If you are struggling, then there is a senior doctor immediately — the junior resident (JR) or the Casualty Medical Officer (CMO) who steps in.
A more experienced hand will take over if they see an intern not working fast enough. The nursing staff will have the medicines prepped and ready even as the child is brought convulsing through the double doors. JRs will spot the belligerent drunk and engage him in conversation if you are nervous, and ensure that his investigations are sent out with a minimum of fuss in a timely fashion.
Each time somebody walks in asking for a ventilator, someone will call the ICU, on the outside chance that one has been freed up in the last five minutes. The Senior Resident (SR) on duty will explain the family multiple times that their child won’t get a life-saving ventilator at this hospital. An anesthesiology specialist will be posted to help resuscitate a patient who urgently needs an airway placed to allow him to breathe. Surgery, medicine and pediatric teams are on standby simultaneously for all patients who need in-hospital care — be it an emergency appendicectomy or admission for management of a stroke or a heart attack.

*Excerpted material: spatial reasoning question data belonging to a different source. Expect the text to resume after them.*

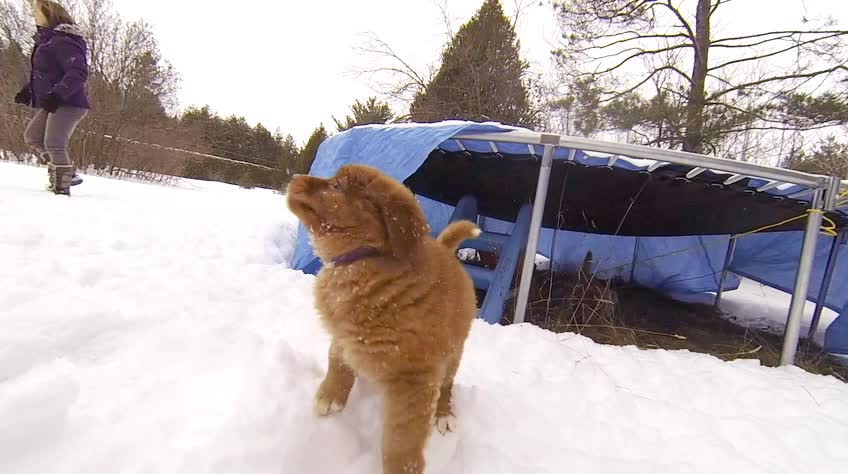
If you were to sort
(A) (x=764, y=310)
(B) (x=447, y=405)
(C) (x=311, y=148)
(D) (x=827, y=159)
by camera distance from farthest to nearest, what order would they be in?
A: (C) (x=311, y=148) < (D) (x=827, y=159) < (A) (x=764, y=310) < (B) (x=447, y=405)

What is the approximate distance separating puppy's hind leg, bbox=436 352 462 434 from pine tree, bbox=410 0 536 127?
9.71 metres

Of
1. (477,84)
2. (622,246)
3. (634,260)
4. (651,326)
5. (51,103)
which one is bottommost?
(651,326)

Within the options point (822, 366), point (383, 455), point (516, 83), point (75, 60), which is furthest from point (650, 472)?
point (516, 83)

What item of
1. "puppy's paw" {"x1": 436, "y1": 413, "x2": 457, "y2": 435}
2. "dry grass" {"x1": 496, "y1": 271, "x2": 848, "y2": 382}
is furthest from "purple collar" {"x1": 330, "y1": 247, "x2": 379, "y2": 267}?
"dry grass" {"x1": 496, "y1": 271, "x2": 848, "y2": 382}

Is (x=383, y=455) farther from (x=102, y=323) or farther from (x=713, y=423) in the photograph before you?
(x=713, y=423)

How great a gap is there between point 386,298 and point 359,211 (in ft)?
0.95

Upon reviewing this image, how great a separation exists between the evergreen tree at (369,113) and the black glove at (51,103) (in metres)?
8.74

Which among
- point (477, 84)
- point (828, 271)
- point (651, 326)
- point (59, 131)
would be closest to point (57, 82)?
point (59, 131)

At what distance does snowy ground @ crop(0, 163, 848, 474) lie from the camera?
39.9 inches

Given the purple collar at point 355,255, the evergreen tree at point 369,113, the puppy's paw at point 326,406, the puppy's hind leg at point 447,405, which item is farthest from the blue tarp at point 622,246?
the evergreen tree at point 369,113

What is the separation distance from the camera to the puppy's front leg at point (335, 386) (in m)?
1.29

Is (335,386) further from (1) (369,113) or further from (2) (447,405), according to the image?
(1) (369,113)

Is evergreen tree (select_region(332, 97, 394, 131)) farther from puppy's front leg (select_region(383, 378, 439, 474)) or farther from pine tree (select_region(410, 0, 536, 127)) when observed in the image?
puppy's front leg (select_region(383, 378, 439, 474))

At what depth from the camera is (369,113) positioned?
12398 mm
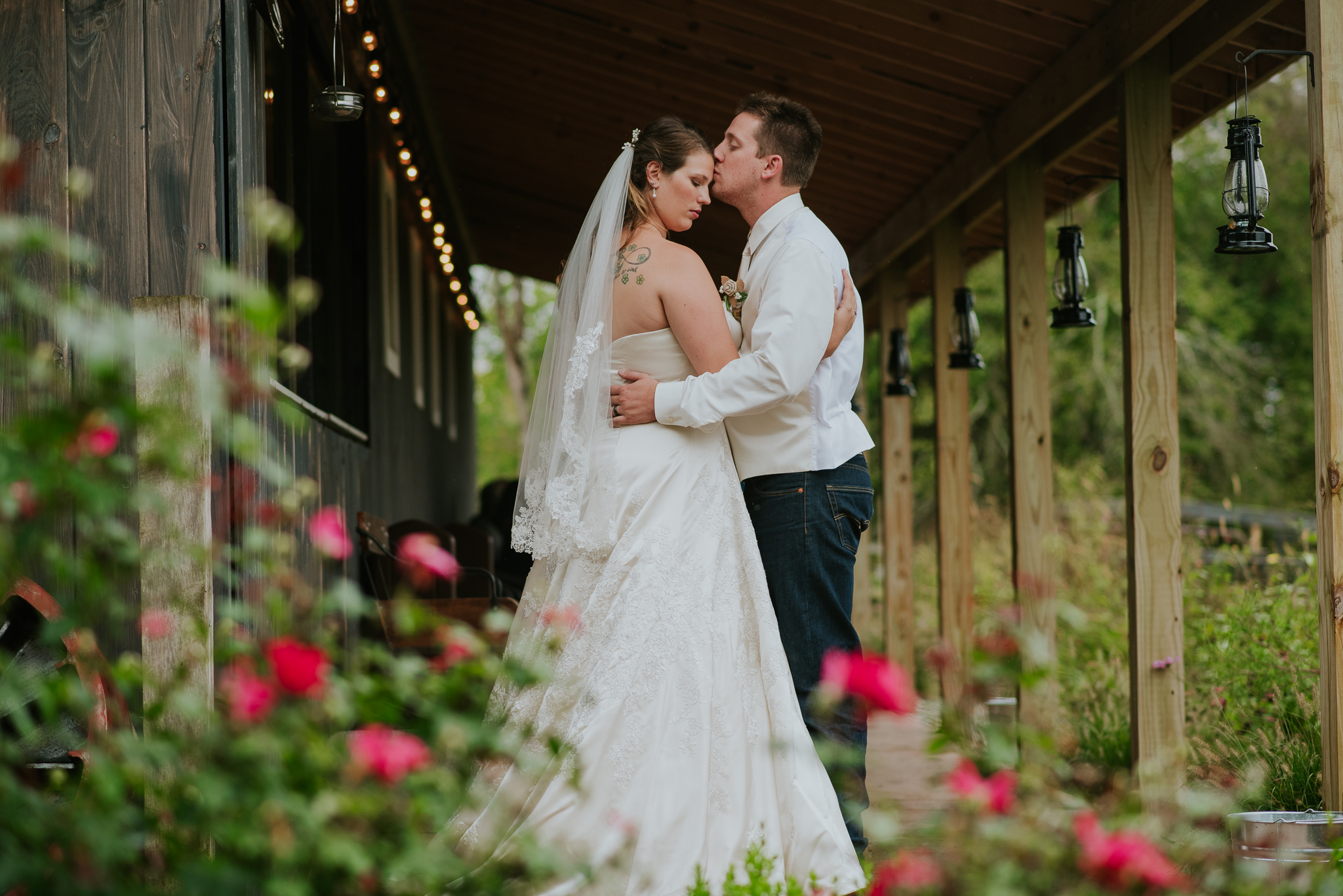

A week in casualty — you realise that your litany of worried ‘what-if’s can be truncated. At best, casualty runs like a well-oiled machine with each patient attended to within minutes and given the optimal care. As with any machine with multiple moving parts, there are days when one has to work in less than ideal conditions. The casualty ward may be short-staffed, equipment may not be working and certain medicines may be out of stock or ‘NA’. Particularly at these times, the doctors rally around and, with the spirit of jugaad and the Hippocratic oath, ensure that the patient remains the primary focus. The team follows principles of triage and ensures that time-sensitive treatment is administered first, followed by less urgent interventions, and so on — until each patient is made comfortable.
Senior doctors have stepped in to ensure healthcare services are not disrupted. Stop attacking doctors. (Photo: Reuters)
Yes, you find your yelling voice. You yell at the attendants of patients who crowd around and block access to the patient. You yell when you need to cut through the panic and the decibel levels in the casualty to convince a reluctant family that their dear one needs life-saving surgery. You yell at patients when they are in the casualty section just to avoid the long queues at the OPD. And you yell (rarely) at the theatrical patient who is taking up valuable time that other patients ought to be receiving.
The doctor walks in — for a long 12-hour, sometimes an 18-hour shift — into the busiest part of the hospital. (We are talking about 50 patients being walked or wheeled in within 15 minutes into a room of the size of two tennis courts with only 15 beds lining the periphery, and stretchers and trolleys arranged bar to bar in the rest of the space)
The doctor knows that anything from a bee sting to kerosene poisoning can be brought in through those double doors — and it is upon the casualty team to separate the urgent from the emergent.
She yells at the patients and their attendants — not because they stepped on her toes, or called her a sister, or jabbed into her mid-section with an elbow, or hurled a slurring string of abuse at her — she yells only when they interfere with the treatment, be it their own patient or a patient in the adjoining gurney.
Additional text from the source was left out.